Tuesday, October 11, 2011

Make It Yourself: Yogurt

Let's face it: I'm a little crazy when it comes to food. I go out of my way to try unusual things, I eat things most people wouldn't even touch, and I generally just have an absurdly curious appetite. Because of this, I find that one of the things I most often do is make my own food - And I don't mean just cooking up dinner and whatnot, but actually making things from scratch. Cheese, pasta, wine, I'll make it all myself if I've got the time and materials.

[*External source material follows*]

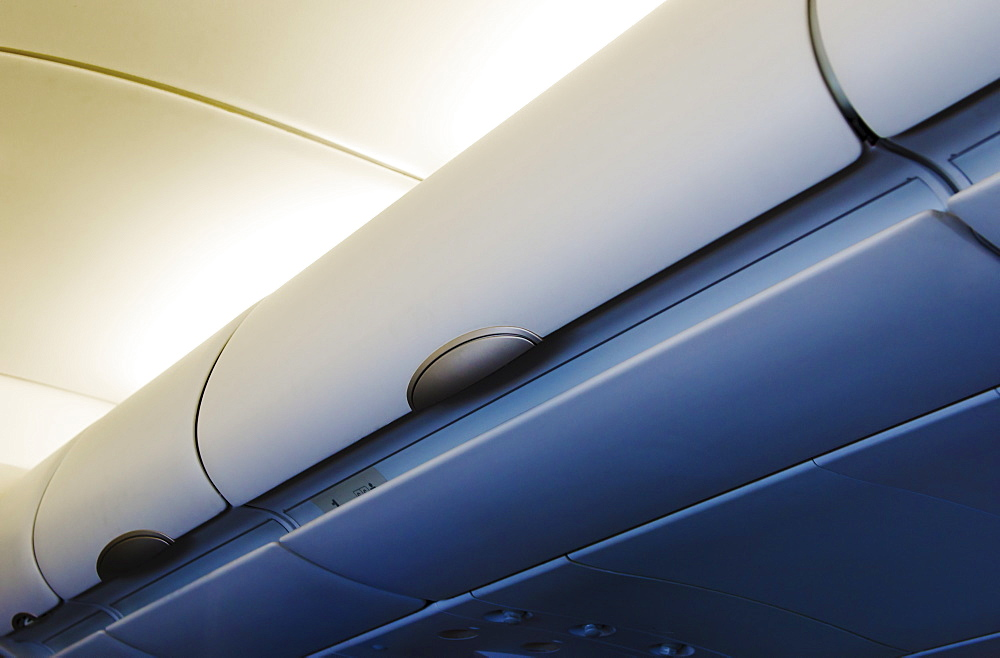 Overhead storage compartment in airplane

Now onto today's topic: Yogurt.

However you want to spell it, it's pretty much the same thing. There are, of course, many different kinds of yogurt, but the process is largely the same. I could go on and on about the different kinds of yogurt that you could make, but for now I'll just give you the basics so you can give it a go.

Yogurt is one of those things that a lot of people don't expect to be able to make at home, but really, it's quite easy. In fact, it's one of the easiest dairy-derived products you can make at home. Now, if you have a yogurt maker, that's all well and good, but I want you to forget about using the mixes to make your stuff. We're doing this from scratch (Well, no so far as in to milk the cow yourself, but you get the idea.).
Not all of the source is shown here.